(Dataset entries)
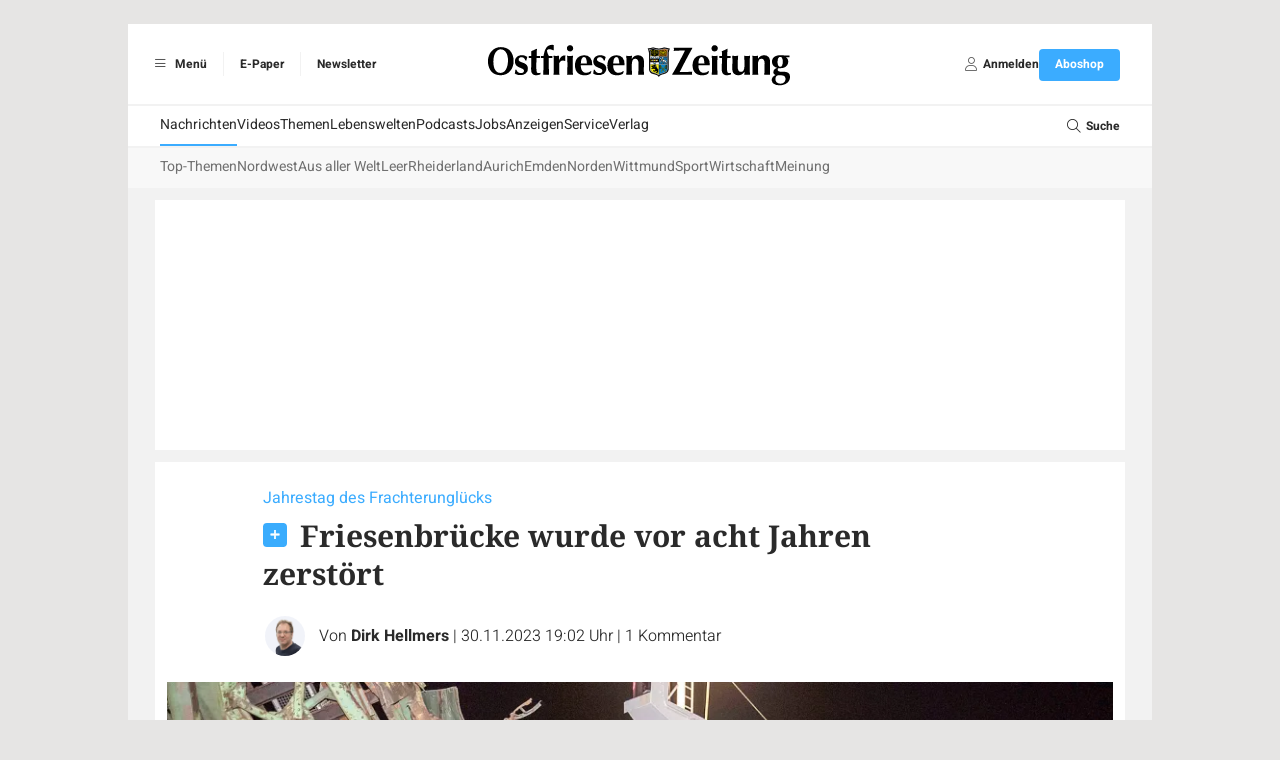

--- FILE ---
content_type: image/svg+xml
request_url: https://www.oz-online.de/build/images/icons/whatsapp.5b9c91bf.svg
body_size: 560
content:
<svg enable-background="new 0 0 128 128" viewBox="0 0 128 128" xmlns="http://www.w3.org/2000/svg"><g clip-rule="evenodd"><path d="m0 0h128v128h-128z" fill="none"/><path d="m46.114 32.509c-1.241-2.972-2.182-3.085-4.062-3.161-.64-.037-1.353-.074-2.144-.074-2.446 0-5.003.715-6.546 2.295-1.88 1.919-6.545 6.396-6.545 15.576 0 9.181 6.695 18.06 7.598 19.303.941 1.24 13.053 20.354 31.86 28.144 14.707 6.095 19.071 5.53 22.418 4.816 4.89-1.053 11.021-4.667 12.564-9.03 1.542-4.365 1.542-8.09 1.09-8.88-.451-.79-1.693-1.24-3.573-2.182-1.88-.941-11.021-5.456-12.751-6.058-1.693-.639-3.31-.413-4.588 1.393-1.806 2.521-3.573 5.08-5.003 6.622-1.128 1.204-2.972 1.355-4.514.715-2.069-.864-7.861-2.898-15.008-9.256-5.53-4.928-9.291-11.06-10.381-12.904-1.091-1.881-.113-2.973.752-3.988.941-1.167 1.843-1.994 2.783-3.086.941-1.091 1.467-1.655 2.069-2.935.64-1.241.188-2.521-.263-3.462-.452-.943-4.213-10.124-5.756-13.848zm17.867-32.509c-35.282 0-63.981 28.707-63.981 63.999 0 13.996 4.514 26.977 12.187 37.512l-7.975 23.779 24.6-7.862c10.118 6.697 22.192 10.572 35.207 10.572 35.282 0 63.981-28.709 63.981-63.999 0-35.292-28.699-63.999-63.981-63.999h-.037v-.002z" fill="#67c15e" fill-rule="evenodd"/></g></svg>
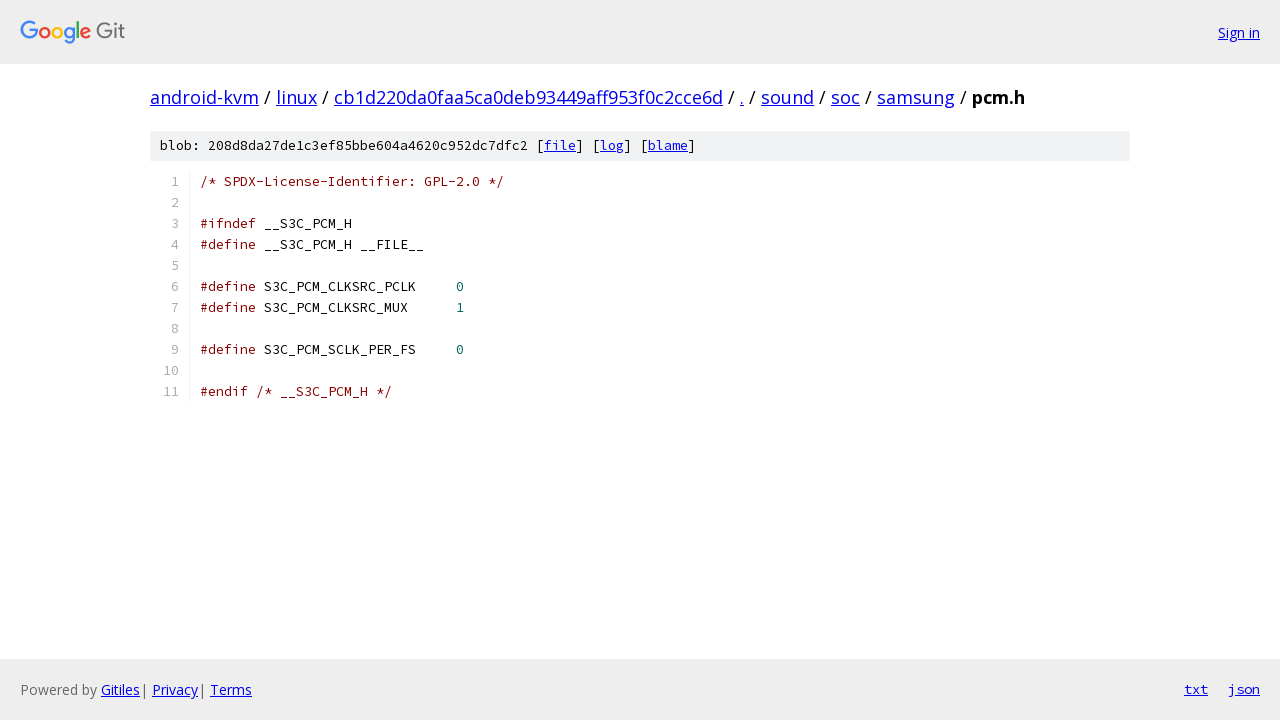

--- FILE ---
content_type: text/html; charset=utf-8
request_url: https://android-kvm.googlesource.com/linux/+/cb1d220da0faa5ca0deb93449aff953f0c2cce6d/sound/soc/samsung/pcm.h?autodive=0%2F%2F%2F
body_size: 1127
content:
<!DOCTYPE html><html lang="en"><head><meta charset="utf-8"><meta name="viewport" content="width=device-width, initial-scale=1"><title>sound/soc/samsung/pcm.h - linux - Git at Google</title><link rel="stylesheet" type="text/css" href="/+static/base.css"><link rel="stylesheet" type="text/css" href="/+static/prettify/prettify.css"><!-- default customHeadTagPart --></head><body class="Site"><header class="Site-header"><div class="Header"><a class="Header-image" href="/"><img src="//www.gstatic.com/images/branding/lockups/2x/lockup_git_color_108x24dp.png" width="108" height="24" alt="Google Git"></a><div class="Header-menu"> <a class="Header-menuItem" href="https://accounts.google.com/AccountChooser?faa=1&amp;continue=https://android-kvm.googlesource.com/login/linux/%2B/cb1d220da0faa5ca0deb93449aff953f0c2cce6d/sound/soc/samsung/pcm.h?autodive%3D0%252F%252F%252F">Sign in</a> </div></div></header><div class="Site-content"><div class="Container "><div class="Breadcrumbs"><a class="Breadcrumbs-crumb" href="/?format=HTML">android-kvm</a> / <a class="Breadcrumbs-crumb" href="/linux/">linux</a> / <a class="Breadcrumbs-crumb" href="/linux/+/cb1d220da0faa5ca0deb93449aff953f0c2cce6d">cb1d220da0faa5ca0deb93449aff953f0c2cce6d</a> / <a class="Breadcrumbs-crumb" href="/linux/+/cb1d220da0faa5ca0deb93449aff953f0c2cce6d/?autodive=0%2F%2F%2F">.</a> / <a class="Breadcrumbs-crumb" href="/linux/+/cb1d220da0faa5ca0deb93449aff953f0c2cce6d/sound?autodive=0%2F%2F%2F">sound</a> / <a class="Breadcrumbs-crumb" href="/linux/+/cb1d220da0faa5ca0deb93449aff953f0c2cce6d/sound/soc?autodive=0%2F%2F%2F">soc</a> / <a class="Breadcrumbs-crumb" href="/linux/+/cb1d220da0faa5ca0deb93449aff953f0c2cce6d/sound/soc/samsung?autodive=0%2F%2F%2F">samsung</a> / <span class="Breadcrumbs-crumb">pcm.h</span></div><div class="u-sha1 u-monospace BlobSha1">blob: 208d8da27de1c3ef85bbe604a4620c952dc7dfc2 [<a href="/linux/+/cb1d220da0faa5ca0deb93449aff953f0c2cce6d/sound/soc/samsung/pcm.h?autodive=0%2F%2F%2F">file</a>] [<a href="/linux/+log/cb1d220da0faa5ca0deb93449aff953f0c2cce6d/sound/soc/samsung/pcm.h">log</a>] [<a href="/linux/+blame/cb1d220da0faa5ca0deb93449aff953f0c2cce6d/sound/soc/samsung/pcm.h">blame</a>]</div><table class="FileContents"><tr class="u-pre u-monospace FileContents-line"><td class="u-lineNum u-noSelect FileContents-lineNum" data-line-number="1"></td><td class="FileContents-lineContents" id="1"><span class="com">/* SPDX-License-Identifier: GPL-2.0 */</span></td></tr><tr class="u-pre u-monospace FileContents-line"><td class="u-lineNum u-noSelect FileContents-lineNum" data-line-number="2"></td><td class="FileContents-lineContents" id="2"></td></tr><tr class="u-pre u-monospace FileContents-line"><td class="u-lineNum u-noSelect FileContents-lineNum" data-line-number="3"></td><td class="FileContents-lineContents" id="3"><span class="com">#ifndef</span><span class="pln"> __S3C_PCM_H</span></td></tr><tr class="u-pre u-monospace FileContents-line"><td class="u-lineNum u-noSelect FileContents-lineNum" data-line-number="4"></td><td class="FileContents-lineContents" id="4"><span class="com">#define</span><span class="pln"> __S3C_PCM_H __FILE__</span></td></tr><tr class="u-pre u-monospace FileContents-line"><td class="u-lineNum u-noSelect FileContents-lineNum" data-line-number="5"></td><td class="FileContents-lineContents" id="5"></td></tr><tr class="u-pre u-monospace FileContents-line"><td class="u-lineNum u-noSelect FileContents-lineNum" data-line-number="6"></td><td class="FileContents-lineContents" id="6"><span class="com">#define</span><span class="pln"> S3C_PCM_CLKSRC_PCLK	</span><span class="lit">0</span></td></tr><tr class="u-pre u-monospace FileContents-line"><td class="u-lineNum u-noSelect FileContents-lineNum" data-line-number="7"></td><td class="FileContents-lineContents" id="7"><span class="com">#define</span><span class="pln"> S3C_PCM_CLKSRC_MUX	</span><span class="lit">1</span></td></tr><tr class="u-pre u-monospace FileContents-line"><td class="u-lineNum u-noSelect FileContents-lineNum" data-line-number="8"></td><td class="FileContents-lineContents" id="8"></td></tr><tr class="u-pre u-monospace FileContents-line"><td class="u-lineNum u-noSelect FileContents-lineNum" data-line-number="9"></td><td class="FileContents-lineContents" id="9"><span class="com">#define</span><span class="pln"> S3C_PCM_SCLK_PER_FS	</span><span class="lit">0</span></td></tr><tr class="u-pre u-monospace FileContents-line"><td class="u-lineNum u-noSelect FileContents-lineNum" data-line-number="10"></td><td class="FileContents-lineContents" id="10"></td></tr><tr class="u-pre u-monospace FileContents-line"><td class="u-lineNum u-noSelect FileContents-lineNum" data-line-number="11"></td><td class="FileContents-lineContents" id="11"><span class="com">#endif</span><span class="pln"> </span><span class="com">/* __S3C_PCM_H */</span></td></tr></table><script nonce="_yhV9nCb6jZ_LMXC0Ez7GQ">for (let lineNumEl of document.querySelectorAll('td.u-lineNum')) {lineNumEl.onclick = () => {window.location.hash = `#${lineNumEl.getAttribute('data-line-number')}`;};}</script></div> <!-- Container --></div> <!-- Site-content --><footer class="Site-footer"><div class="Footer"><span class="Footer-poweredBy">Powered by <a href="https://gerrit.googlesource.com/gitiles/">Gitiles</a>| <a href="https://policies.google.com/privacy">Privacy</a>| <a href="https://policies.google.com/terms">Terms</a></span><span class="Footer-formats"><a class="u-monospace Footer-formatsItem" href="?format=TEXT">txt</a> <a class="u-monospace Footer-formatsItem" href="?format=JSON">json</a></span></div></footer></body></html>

...

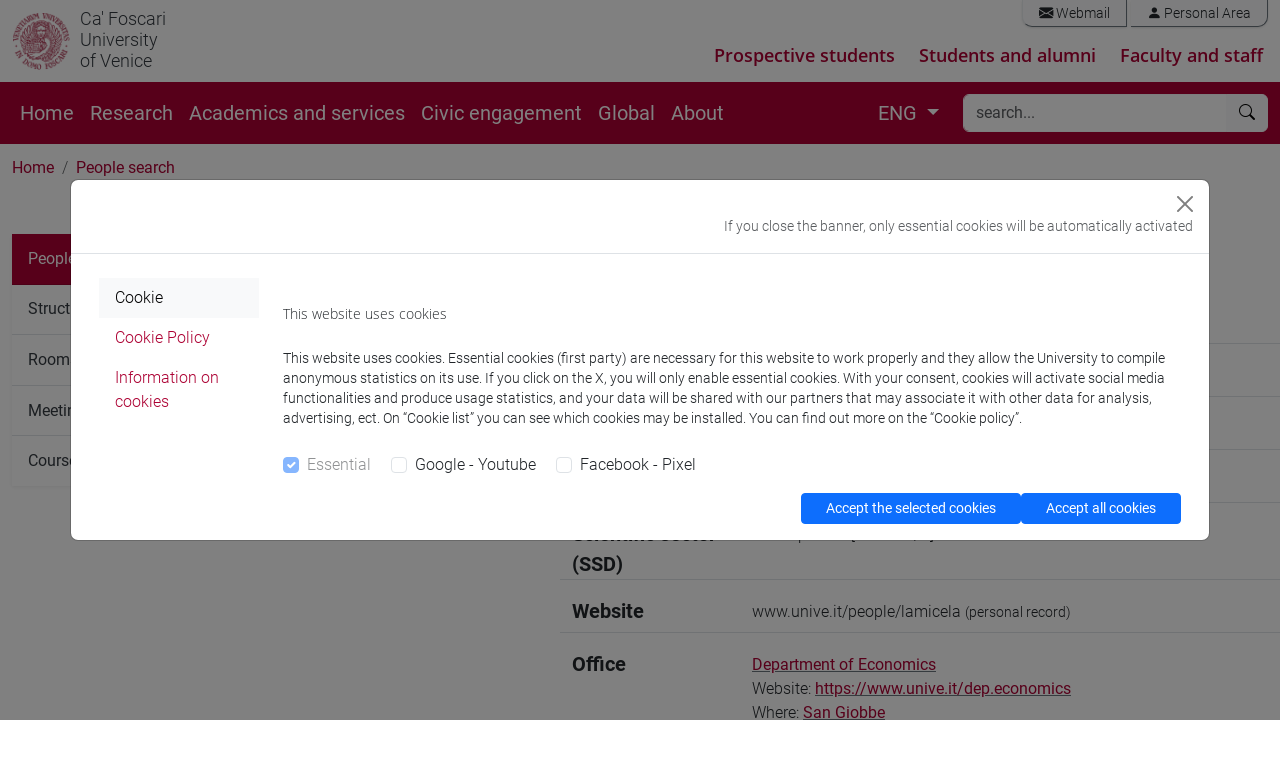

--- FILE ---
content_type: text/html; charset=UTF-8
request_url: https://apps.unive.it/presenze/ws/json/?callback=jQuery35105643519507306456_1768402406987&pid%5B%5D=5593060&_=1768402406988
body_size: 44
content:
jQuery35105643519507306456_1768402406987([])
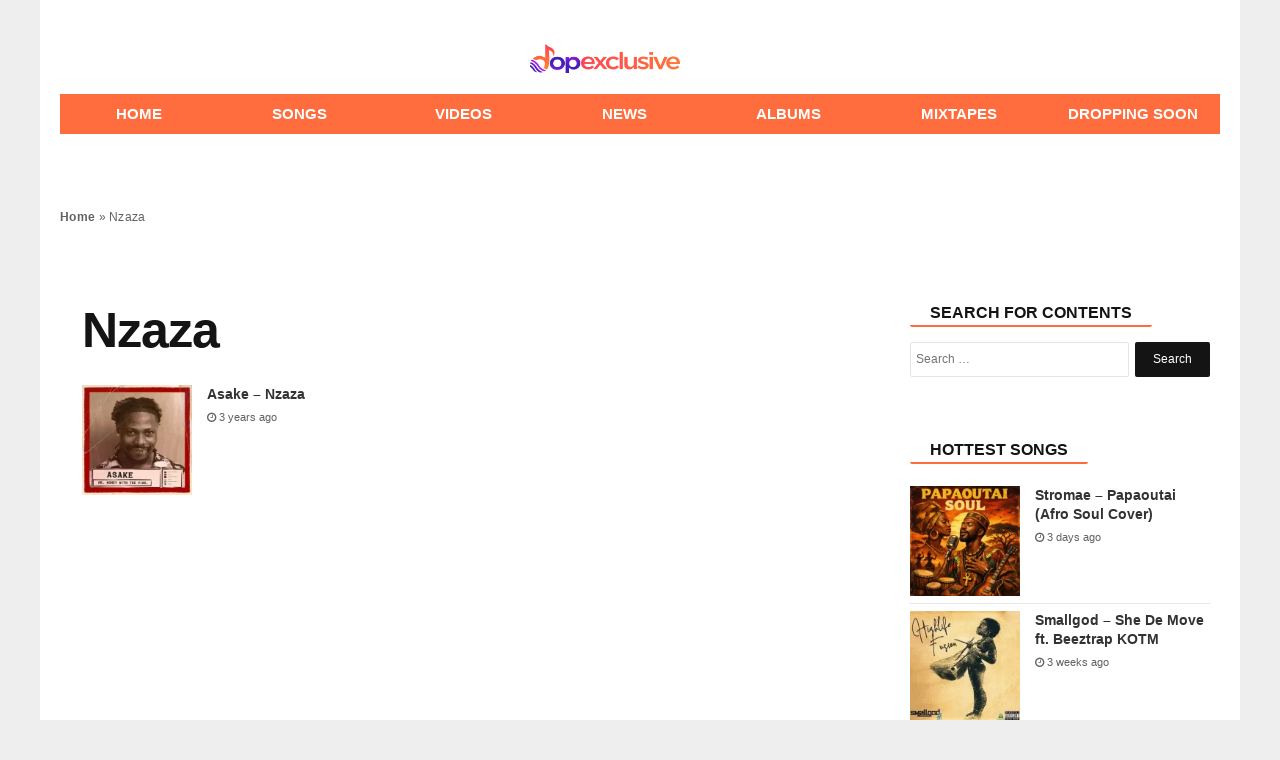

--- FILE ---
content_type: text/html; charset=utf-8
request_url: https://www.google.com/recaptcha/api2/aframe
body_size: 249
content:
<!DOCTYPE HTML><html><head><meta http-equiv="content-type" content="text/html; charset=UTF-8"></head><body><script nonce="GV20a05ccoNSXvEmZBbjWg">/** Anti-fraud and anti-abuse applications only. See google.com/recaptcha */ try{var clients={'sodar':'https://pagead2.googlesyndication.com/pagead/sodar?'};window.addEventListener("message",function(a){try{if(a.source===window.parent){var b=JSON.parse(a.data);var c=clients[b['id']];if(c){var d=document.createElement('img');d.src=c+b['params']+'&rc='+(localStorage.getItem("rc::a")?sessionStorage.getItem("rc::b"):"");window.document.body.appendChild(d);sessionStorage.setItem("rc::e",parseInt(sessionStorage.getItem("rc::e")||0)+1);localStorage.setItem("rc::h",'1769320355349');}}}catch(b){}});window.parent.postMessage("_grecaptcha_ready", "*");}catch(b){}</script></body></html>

__Description of the task__: Please copy the lines above exactly, starting at the line that holds "jQuery35105643519507306456_1768402406987([])" and ending at the line that holds "Anti-fraud and anti-abuse"; include both, but no pictures.

__Response below__:
jQuery35105643519507306456_1768402406987([])

--- FILE ---
content_type: text/html; charset=utf-8
request_url: https://www.google.com/recaptcha/api2/aframe
body_size: 249
content:
<!DOCTYPE HTML><html><head><meta http-equiv="content-type" content="text/html; charset=UTF-8"></head><body><script nonce="GV20a05ccoNSXvEmZBbjWg">/** Anti-fraud and anti-abuse applications only. See google.com/recaptcha */ try{var clients={'sodar':'https://pagead2.googlesyndication.com/pagead/sodar?'};window.addEventListener("message",function(a){try{if(a.source===window.parent){var b=JSON.parse(a.data);var c=clients[b['id']];if(c){var d=document.createElement('img');d.src=c+b['params']+'&rc='+(localStorage.getItem("rc::a")?sessionStorage.getItem("rc::b"):"");window.document.body.appendChild(d);sessionStorage.setItem("rc::e",parseInt(sessionStorage.getItem("rc::e")||0)+1);localStorage.setItem("rc::h",'1769320355349');}}}catch(b){}});window.parent.postMessage("_grecaptcha_ready", "*");}catch(b){}</script></body></html>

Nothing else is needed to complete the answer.